WORK TASK: Could you pull out the text of every line below word for word, leaving out the pictures?

SUPPLIED RECORDS:
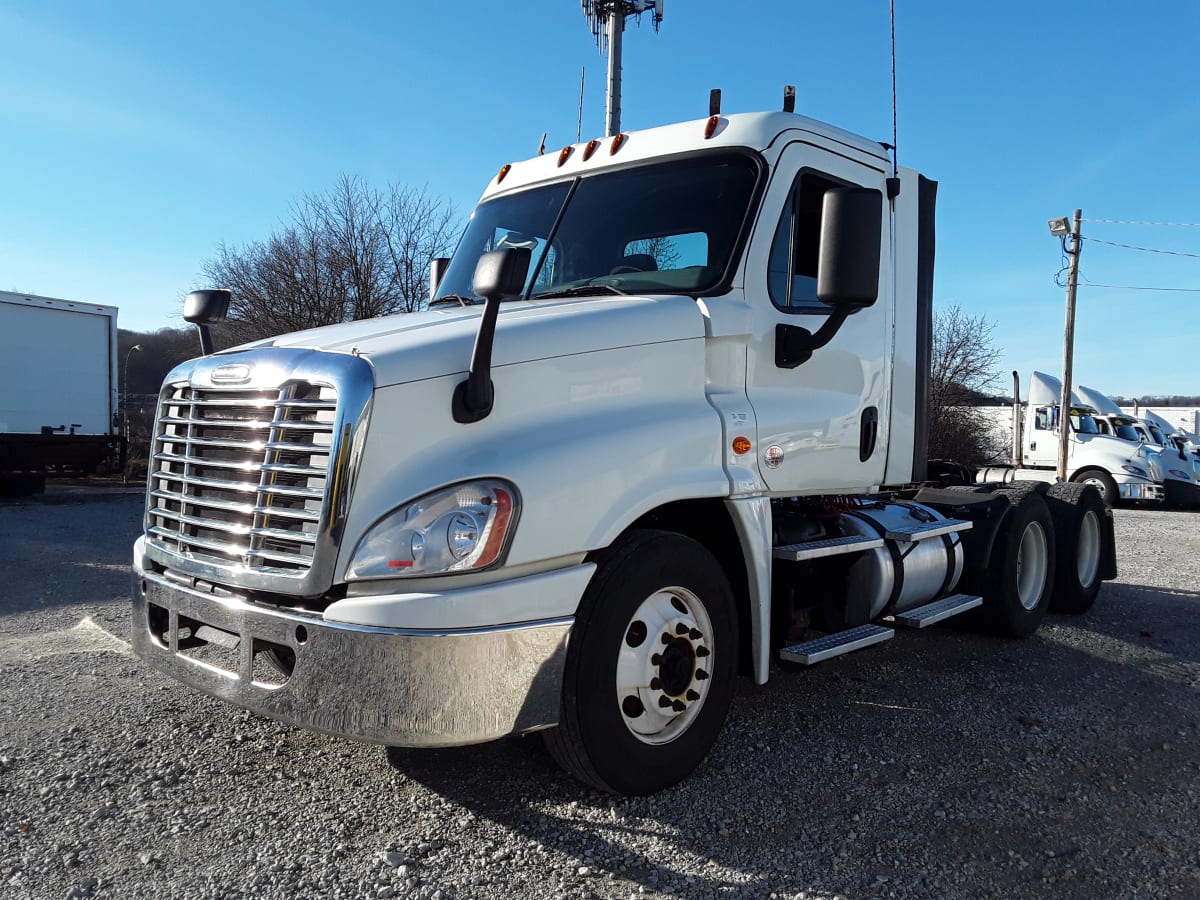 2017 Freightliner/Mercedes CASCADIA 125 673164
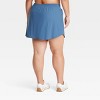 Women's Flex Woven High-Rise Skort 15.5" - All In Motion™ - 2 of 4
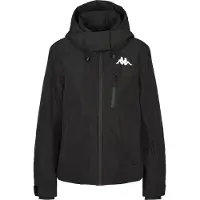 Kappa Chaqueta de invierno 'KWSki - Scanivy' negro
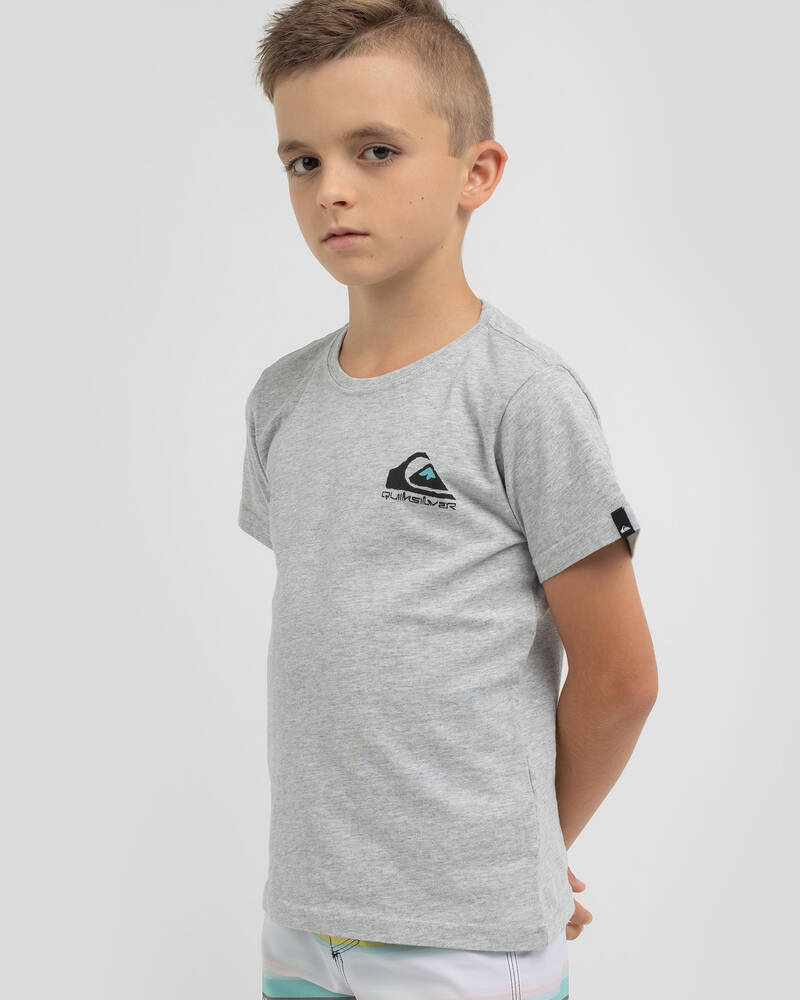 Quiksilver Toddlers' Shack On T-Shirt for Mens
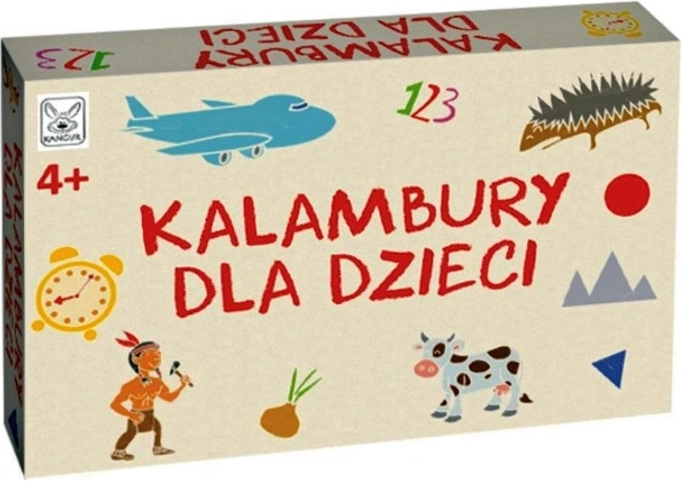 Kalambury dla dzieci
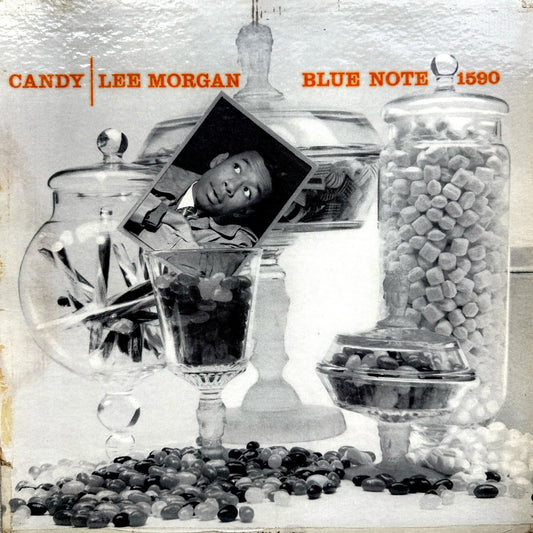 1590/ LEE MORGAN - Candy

YOUR RESPONSE:
 2017 Freightliner/Mercedes CASCADIA 125 673164
 Women's Flex Woven High-Rise Skort 15.5" - All In Motion™ - 2 of 4
 Kappa Chaqueta de invierno 'KWSki - Scanivy' negro
 Quiksilver Toddlers' Shack On T-Shirt for Mens
 Kalambury dla dzieci
 1590/ LEE MORGAN - Candy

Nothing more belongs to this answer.